ML-EcoLyzer: Quantifying the Environmental Cost of Machine Learning Inference Across Frameworks and Hardware

arXiv:2511.06694v1h-index: 4
Originality Incremental advance
AI Analysis

This work addresses the environmental sustainability of ML inference for researchers and practitioners, providing a tool for better model selection, though it is incremental in applying existing measurement techniques to a broader scope.

The paper tackles the problem of quantifying the environmental impact of machine learning inference by introducing ML-EcoLyzer, a tool that measures carbon, energy, thermal, and water costs across various hardware and frameworks, and demonstrates that quantization improves efficiency while large accelerators can be inefficient for lightweight tasks.

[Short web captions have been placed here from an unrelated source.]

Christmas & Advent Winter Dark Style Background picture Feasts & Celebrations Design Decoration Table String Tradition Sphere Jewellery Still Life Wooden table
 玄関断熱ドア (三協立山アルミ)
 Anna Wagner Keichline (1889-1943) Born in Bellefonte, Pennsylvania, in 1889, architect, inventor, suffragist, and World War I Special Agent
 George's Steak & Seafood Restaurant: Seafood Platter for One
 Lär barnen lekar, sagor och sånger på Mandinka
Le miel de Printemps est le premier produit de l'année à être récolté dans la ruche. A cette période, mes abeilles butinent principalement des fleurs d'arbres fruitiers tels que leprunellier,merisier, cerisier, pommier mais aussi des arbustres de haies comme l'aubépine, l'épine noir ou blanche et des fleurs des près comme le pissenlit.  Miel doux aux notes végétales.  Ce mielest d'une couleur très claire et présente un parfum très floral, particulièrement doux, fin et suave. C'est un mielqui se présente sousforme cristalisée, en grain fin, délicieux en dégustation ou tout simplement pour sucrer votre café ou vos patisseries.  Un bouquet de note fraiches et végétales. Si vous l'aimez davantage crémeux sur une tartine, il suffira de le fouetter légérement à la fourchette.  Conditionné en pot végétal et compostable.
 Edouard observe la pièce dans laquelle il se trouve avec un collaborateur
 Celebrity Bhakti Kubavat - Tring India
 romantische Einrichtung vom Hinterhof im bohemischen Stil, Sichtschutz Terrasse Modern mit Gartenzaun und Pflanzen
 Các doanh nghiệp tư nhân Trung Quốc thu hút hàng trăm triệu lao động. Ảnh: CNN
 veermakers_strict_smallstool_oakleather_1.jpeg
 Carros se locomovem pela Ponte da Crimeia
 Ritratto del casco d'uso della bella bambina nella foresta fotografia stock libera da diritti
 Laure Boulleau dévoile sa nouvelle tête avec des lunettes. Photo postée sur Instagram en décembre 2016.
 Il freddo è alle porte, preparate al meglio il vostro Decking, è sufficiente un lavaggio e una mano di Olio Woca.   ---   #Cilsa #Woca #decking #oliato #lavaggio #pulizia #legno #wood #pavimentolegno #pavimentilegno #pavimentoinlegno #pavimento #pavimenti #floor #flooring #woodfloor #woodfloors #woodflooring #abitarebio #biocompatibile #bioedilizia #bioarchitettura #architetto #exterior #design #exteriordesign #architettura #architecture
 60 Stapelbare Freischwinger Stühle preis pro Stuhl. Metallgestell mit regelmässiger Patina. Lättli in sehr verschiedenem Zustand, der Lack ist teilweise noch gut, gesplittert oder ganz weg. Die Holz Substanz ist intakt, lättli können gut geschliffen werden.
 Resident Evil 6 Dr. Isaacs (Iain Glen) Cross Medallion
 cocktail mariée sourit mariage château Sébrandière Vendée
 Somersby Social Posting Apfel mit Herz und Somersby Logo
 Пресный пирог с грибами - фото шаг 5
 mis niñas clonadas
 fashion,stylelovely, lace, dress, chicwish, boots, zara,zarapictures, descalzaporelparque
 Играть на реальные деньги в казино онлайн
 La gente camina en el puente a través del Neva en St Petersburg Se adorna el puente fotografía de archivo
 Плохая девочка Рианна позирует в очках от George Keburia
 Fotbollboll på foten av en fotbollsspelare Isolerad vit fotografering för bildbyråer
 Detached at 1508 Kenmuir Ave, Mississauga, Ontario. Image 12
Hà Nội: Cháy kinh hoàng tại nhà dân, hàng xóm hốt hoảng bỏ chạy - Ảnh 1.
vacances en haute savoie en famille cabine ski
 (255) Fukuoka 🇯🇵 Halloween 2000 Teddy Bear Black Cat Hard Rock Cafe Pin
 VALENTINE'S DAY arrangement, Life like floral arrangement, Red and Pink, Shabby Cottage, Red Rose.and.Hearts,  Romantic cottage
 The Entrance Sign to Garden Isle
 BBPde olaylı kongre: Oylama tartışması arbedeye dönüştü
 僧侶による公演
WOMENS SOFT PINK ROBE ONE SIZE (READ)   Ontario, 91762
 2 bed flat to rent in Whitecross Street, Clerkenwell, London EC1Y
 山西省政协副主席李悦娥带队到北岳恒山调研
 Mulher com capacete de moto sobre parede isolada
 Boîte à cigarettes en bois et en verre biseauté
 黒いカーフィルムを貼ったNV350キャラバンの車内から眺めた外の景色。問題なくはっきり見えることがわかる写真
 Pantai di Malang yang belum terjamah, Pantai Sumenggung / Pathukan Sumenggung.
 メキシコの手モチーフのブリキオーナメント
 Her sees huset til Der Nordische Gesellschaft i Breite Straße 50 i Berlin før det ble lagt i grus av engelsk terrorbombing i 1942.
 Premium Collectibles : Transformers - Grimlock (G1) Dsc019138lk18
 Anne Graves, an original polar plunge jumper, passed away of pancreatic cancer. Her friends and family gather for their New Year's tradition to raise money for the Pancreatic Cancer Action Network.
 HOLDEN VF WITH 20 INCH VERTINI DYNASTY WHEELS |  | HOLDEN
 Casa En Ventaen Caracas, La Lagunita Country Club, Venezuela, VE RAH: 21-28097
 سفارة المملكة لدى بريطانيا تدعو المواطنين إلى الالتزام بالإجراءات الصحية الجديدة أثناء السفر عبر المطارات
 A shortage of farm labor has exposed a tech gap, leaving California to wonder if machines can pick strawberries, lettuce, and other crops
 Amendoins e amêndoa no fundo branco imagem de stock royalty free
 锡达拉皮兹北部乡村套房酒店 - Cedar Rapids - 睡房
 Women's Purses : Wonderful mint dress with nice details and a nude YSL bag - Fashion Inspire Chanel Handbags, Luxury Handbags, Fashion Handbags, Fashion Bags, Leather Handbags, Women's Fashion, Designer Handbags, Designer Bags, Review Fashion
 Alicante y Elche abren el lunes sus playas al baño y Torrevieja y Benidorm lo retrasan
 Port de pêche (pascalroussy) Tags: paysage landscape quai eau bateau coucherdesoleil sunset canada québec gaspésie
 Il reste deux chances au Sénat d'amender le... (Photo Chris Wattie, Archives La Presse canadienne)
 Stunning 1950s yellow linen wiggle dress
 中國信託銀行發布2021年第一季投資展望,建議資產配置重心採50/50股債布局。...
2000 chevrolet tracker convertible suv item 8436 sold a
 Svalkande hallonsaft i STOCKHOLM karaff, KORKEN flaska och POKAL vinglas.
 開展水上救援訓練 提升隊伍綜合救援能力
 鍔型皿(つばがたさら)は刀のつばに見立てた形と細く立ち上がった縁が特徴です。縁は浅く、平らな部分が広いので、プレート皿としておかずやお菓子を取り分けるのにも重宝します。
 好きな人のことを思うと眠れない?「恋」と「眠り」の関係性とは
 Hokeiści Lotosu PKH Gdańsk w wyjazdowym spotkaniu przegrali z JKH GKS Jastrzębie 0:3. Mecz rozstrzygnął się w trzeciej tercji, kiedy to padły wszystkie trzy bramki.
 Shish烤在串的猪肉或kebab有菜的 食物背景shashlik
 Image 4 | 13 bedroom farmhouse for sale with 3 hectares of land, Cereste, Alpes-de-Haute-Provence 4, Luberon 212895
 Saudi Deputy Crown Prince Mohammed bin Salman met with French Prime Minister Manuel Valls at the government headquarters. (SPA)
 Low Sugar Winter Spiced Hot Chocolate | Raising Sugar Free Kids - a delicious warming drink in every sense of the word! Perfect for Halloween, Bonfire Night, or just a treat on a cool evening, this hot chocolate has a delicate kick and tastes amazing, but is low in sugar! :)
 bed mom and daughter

Machine learning inference occurs at a massive scale, yet its environmental impact remains poorly quantified, especially on low-resource hardware. We present ML-EcoLyzer, a cross-framework tool for measuring the carbon, energy, thermal, and water costs of inference across CPUs, consumer GPUs, and datacenter accelerators. The tool supports both classical and modern models, applying adaptive monitoring and hardware-aware evaluation. We introduce the Environmental Sustainability Score (ESS), which quantifies the number of effective parameters served per gram of CO$_2$ emitted. Our evaluation covers over 1,900 inference configurations, spanning diverse model architectures, task modalities (text, vision, audio, tabular), hardware types, and precision levels. These rigorous and reliable measurements demonstrate that quantization enhances ESS, huge accelerators can be inefficient for lightweight applications, and even small models may incur significant costs when implemented suboptimally. ML-EcoLyzer sets a standard for sustainability-conscious model selection and offers an extensive empirical evaluation of environmental costs during inference.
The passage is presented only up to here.